■ SET EXERCISE:
In the material below, give again the stretch from the line containing "Strictly vertically, does" through the line containing "309 centimetres", switching "camera" to "lens" and keeping everything else the same. Leave the pictures out.

______

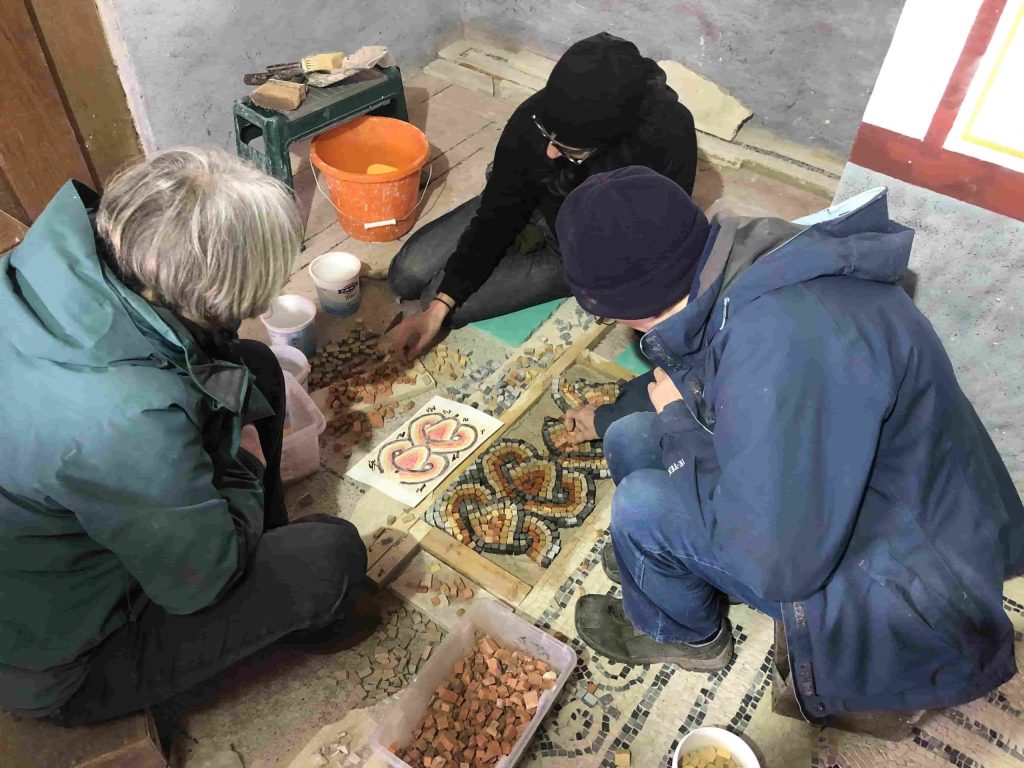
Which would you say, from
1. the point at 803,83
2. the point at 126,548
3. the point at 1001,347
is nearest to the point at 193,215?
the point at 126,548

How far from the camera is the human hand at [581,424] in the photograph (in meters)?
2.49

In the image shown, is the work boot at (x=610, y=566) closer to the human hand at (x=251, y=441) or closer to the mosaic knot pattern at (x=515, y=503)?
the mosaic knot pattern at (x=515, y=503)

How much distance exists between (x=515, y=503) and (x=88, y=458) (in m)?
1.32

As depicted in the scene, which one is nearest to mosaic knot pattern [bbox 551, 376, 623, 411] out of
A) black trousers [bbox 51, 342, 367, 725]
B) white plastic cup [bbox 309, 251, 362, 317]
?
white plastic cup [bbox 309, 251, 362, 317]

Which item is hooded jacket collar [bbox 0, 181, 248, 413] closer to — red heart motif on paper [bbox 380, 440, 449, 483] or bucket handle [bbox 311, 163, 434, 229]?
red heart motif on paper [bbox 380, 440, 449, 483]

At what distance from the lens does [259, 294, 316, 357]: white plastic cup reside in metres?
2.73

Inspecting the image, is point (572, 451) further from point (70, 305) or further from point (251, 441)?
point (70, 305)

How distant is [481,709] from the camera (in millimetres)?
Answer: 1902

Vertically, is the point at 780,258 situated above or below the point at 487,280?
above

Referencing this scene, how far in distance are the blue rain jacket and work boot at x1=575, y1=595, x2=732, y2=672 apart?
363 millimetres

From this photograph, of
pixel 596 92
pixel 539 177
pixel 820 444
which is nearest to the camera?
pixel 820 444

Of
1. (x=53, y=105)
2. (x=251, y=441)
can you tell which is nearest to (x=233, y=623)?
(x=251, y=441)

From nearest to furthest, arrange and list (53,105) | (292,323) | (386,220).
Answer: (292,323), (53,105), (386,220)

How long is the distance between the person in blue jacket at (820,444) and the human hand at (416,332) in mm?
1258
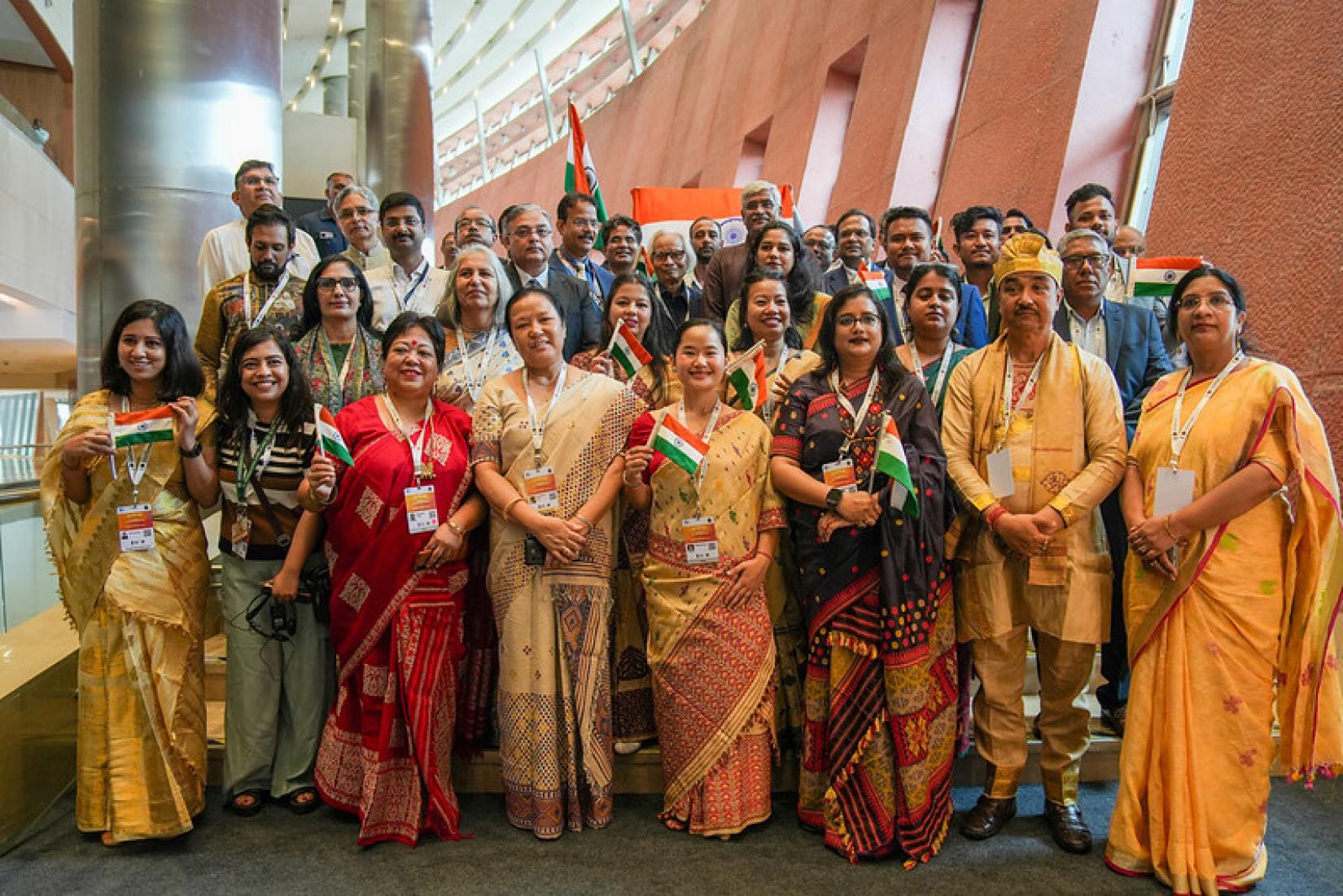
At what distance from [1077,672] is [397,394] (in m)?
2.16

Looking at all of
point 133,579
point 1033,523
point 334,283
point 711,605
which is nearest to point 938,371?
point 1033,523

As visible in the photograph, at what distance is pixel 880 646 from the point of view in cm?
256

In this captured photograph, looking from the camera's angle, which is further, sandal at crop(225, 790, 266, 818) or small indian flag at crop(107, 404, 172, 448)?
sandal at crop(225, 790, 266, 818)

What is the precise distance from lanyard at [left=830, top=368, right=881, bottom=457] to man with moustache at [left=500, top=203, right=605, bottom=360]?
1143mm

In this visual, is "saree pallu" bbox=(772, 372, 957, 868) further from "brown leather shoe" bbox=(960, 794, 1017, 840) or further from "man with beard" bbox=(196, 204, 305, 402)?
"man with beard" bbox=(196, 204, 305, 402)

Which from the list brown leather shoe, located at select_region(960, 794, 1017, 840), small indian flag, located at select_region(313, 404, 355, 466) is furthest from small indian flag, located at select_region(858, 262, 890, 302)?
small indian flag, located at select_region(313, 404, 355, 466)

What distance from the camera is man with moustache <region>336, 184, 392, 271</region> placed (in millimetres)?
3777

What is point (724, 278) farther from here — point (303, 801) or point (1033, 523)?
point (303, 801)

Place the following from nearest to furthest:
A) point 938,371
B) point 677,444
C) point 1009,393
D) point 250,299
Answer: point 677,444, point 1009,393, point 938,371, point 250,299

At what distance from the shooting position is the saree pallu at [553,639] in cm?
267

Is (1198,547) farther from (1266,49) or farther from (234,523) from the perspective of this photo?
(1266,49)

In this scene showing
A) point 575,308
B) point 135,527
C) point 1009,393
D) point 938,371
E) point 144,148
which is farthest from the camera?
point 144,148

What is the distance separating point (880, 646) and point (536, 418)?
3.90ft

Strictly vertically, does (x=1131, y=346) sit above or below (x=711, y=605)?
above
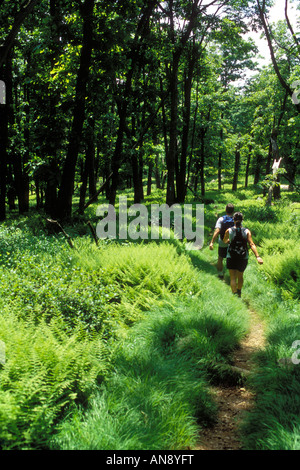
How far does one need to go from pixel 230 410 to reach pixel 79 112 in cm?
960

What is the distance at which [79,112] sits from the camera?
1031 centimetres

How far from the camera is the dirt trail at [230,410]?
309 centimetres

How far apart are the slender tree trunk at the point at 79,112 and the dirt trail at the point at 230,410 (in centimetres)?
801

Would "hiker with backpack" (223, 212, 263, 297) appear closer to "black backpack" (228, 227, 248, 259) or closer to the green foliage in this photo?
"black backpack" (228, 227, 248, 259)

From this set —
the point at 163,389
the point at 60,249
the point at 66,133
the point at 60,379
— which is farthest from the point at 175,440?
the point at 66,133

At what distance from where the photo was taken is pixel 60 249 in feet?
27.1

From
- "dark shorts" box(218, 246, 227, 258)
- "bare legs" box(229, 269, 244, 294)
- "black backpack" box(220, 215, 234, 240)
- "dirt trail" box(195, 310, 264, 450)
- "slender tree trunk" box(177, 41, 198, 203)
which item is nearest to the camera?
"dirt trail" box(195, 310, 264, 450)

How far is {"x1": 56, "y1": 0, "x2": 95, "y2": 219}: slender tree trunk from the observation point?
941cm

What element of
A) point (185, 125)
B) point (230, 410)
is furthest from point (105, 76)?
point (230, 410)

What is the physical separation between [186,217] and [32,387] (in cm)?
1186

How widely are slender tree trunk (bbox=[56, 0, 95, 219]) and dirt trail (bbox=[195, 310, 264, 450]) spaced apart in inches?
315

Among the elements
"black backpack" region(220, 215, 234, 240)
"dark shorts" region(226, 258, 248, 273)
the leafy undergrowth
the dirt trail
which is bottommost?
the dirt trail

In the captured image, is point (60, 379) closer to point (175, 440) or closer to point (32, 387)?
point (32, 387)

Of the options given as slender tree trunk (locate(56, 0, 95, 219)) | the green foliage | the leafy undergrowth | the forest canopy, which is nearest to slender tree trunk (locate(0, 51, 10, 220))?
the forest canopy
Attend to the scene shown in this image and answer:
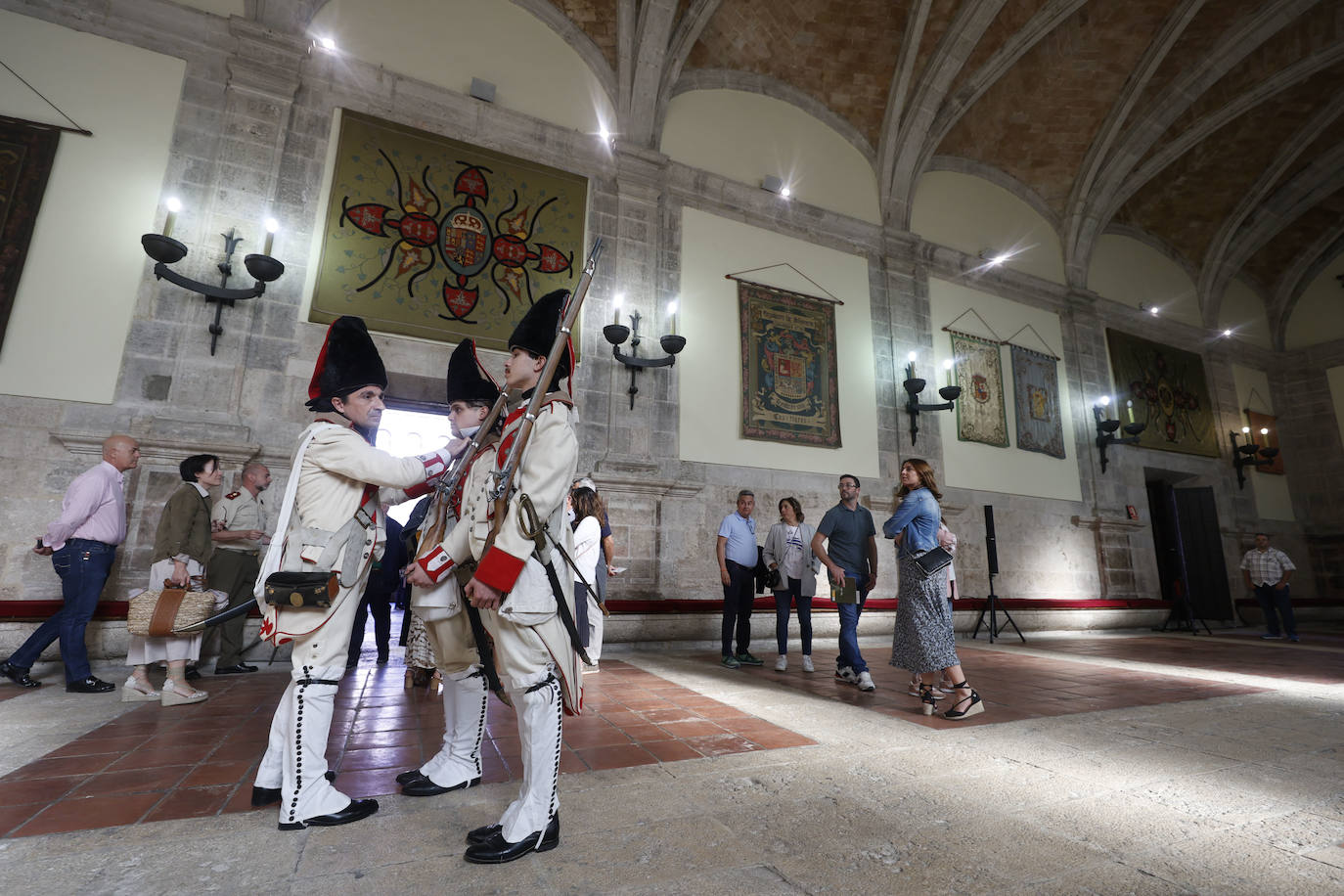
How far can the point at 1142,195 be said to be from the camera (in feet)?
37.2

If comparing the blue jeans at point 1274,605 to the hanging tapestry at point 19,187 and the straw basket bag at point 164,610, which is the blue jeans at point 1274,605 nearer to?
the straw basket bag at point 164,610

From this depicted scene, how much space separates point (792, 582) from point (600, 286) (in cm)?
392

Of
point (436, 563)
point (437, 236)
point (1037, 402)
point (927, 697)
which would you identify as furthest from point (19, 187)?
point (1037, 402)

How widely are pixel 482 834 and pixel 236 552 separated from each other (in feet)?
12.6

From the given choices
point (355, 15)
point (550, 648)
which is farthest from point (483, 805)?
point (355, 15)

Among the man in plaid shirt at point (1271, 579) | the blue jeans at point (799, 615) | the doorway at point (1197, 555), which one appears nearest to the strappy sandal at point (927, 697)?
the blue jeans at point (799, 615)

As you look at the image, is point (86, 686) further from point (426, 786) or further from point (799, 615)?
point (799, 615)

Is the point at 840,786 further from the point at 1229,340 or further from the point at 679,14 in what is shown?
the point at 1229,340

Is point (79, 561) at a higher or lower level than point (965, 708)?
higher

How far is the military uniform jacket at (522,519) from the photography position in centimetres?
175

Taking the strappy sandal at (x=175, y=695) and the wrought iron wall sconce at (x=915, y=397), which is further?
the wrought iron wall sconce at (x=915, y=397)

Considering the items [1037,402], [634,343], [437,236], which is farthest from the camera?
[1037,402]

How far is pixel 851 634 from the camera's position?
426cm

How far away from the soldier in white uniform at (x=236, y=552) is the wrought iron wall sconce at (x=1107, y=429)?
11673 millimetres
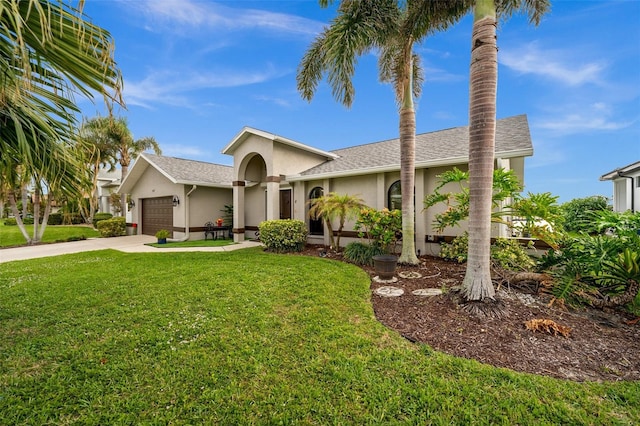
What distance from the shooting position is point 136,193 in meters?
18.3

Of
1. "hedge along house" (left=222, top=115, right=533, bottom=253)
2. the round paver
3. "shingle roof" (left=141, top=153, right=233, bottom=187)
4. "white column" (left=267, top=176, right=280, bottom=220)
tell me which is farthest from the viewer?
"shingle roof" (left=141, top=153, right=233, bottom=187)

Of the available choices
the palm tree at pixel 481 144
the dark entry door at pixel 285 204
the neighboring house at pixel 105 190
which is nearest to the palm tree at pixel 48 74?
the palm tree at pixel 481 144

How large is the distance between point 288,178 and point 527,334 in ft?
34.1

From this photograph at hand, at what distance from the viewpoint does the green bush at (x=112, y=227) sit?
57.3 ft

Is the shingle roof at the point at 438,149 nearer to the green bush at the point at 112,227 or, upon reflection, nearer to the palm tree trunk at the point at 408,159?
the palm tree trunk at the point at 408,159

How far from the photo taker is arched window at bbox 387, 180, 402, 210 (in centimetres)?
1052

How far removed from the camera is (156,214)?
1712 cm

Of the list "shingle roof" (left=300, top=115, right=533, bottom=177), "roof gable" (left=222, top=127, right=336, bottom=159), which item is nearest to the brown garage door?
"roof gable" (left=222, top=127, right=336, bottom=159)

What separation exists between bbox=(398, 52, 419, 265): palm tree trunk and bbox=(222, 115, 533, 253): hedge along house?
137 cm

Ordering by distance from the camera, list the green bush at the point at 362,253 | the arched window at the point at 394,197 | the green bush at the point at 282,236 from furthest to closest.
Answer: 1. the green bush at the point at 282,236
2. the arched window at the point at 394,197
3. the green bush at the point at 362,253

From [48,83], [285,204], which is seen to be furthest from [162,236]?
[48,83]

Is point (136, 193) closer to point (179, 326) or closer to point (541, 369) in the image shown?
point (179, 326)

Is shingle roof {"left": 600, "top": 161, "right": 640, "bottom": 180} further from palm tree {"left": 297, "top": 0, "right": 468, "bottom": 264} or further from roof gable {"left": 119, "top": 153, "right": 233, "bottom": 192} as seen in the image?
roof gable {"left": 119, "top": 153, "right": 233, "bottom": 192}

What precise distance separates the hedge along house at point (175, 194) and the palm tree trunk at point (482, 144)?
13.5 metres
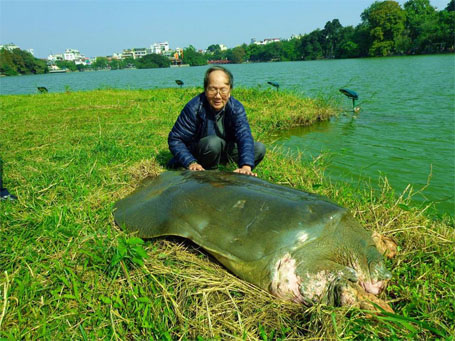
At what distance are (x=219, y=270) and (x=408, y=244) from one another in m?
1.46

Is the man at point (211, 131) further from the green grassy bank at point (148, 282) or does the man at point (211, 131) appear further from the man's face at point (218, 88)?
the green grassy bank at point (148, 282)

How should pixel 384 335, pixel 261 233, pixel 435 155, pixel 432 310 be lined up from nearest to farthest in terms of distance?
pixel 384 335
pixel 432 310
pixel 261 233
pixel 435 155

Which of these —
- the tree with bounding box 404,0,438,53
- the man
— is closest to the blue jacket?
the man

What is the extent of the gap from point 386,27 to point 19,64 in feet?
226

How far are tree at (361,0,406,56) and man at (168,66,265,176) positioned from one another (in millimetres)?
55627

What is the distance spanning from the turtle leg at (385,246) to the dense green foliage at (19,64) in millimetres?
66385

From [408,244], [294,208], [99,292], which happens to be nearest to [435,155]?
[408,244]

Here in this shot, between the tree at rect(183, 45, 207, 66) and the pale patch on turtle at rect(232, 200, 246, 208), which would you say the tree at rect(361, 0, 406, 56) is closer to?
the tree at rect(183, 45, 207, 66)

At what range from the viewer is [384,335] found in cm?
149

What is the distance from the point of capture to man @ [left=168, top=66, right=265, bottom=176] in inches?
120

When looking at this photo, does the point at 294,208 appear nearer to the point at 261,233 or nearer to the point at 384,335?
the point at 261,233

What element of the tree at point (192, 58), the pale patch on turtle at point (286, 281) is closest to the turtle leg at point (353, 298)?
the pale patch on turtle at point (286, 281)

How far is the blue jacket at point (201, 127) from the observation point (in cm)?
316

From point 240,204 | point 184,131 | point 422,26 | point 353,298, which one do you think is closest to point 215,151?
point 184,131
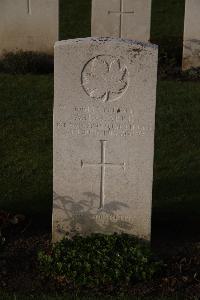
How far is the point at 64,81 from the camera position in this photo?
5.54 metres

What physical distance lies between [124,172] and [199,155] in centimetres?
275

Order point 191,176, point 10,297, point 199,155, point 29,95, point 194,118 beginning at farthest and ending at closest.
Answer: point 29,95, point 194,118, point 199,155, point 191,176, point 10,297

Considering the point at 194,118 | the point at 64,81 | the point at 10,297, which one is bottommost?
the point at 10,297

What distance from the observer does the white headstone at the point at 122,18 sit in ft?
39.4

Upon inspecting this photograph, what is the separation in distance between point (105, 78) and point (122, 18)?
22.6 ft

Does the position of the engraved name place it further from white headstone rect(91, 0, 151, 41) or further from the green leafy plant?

______

■ EXERCISE OUTPUT:
Strictly vertically, does (x=1131, y=346) sit above or below (x=711, y=605)?
above
How far does one need to go from pixel 230 410 to reach pixel 79 112 in cm?
960

What is the distance at which [79,112] sits from the lens?
1031 centimetres

How far from the lens is the dirt trail at [230,410]?
309 centimetres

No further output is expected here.